Legislation imposing sanctions against the government of Sudan and Arab militia responsible for killing tens of thousands of people in Darfur, has been approved by Congress. The House of Representatives approved a measure passed earlier by the Senate, as lawmakers urged intensified U.S. and international efforts to overcome Sudanese government resistance to a U.N. force for Darfur.
The Darfur Peace and Accountability Act won House approval earlier this year and then went to the Senate, where it sat until just last week.
That is when the Senate Foreign Relations Committee, headed by Republican Senator Richard Lugar, removed from the bill a provision referring to state divestment from Sudan.
Lugar and like-minded senators asserted the single paragraph would have doomed chances of getting the legislation to President Bush's desk before Congress adjourns at the end of this month.
The full Senate approved the change, sending the legislation back to the House, where lawmakers focused on challenges facing U.S. Special Envoy for Sudan Andrew Natsios.
Congressman Chris Smith is chairman of the House Subcommittee on Africa and Global Human Rights.
"The special envoy's mandate should include all efforts to consolidate peace throughout Sudan, including by ensuring full implementation of the Darfur Peace Agreement, and the Comprehensive Peace Agreement [for Sudan]," he said.
Tom Lantos, ranking Democrat on the House International Relations Committee, says the Darfur situation will require aggressive diplomacy.
"Sustained and intensive diplomatic efforts at the highest levels are needed," he said. "The special envoy must not only engage the parties to the conflict in Darfur, he will also need to galvanize the international community to bring lasting peace to Darfur."
The sanctions in the Darfur Act include freezing the assets and banning entry of Sudan government officials or members of Arab militias found to be complicit in atrocities and banning them.
It would also ban the U.S. from providing assistance other than for humanitarian needs to countries providing military aid to the government in Khartoum.
Sanctions would remain in effect until, among other things, Khartoum takes concrete steps to disarm Arab militia blamed for killing and displacing tens of thousands of civilians.

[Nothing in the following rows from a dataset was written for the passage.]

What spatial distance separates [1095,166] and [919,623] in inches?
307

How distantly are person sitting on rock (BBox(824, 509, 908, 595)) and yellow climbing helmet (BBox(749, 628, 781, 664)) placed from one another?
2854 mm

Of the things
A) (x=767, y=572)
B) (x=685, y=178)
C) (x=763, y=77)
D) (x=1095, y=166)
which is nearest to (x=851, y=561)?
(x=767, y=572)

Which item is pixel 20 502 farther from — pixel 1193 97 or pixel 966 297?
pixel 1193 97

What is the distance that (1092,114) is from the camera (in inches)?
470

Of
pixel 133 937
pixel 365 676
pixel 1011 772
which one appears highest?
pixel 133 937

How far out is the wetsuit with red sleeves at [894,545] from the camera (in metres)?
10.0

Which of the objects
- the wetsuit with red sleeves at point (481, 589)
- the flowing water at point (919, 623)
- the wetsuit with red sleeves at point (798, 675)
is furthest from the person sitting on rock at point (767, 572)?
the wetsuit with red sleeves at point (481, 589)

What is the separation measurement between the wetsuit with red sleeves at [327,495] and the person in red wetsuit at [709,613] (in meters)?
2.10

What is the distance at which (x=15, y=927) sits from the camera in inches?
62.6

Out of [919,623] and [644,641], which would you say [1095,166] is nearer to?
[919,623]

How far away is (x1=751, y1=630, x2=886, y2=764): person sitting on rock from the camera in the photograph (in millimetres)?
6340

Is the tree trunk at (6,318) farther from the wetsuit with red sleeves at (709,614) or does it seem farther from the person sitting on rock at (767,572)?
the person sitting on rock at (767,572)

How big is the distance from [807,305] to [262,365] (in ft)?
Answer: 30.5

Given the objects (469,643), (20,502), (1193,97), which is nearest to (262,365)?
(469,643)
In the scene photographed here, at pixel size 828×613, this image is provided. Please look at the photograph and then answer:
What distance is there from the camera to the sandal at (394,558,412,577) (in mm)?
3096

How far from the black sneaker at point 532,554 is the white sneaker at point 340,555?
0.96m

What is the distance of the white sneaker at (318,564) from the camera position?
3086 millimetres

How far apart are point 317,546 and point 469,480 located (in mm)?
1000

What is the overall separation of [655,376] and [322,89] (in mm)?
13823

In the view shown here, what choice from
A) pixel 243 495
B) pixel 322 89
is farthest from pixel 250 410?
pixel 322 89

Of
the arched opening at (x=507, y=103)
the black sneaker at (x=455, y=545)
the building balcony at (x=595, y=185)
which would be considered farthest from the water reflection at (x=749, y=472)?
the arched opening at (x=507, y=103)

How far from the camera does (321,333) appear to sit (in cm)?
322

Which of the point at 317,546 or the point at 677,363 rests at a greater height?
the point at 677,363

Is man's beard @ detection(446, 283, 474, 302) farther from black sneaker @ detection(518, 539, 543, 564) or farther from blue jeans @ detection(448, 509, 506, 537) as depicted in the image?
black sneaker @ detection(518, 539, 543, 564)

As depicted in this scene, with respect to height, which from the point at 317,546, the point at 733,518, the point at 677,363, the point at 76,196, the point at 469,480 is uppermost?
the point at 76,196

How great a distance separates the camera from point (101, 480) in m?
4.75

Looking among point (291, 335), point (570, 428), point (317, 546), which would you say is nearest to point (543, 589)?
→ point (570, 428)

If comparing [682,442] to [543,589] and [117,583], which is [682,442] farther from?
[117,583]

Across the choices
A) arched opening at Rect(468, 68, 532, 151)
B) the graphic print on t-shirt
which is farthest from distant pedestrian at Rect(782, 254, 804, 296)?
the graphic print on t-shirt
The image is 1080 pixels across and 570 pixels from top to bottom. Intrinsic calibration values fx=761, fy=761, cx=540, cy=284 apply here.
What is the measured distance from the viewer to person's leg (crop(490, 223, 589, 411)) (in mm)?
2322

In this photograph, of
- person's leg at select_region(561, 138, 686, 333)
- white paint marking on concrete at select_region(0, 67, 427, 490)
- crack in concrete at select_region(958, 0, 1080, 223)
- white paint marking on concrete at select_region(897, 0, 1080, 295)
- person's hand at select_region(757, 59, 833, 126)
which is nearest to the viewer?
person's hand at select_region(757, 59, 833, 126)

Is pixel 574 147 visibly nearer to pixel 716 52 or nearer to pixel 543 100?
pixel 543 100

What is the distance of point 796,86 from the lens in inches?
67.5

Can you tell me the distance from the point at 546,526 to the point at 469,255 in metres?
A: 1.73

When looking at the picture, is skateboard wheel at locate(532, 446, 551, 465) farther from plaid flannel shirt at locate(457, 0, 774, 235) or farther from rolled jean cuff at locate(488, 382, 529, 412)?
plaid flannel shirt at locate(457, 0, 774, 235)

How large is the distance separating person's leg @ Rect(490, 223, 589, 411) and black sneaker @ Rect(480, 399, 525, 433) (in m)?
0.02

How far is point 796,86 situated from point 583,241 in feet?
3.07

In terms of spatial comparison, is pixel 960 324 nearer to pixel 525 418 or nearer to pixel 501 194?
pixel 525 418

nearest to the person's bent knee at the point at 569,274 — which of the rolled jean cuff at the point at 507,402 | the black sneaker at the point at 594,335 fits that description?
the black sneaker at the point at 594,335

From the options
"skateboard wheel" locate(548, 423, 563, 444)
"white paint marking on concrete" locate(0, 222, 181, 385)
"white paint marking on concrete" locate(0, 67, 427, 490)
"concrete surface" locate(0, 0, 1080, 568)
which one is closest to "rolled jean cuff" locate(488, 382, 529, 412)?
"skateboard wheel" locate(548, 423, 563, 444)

"We continue to say to Khartoum that they must stop the genocide, it will not be tolerated," said Donald Payne, a New Jersey Democrat. "President Bashir, the National Congress Party officials, Janjaweed [Arab militia] commanders and murderers, and others responsible for genocide must be held accountable and will be brought to justice."
On the issue of divestment, lawmakers such as Congresswoman Barbara Lee say they are not finished, and have proposed separate legislation to keep international companies operating in Sudan from receiving U.S contracts.
"We are coming back on divestment, because it makes no sense to allow companies with holdings in Sudan to continue to do this type of business," she said. "Pension funds should not have blood in their banks, and that is exactly what has happened."
The Darfur Act, which now goes to President Bush for signature, authorizes the president to support expansion of the 7,000-strong African Union peace force sufficient to protect civilians and humanitarian operations.
It also calls for the U.S. and NATO to provide assets to help African peacekeepers deter Sudan government air strikes, along with logistical and a range of other support.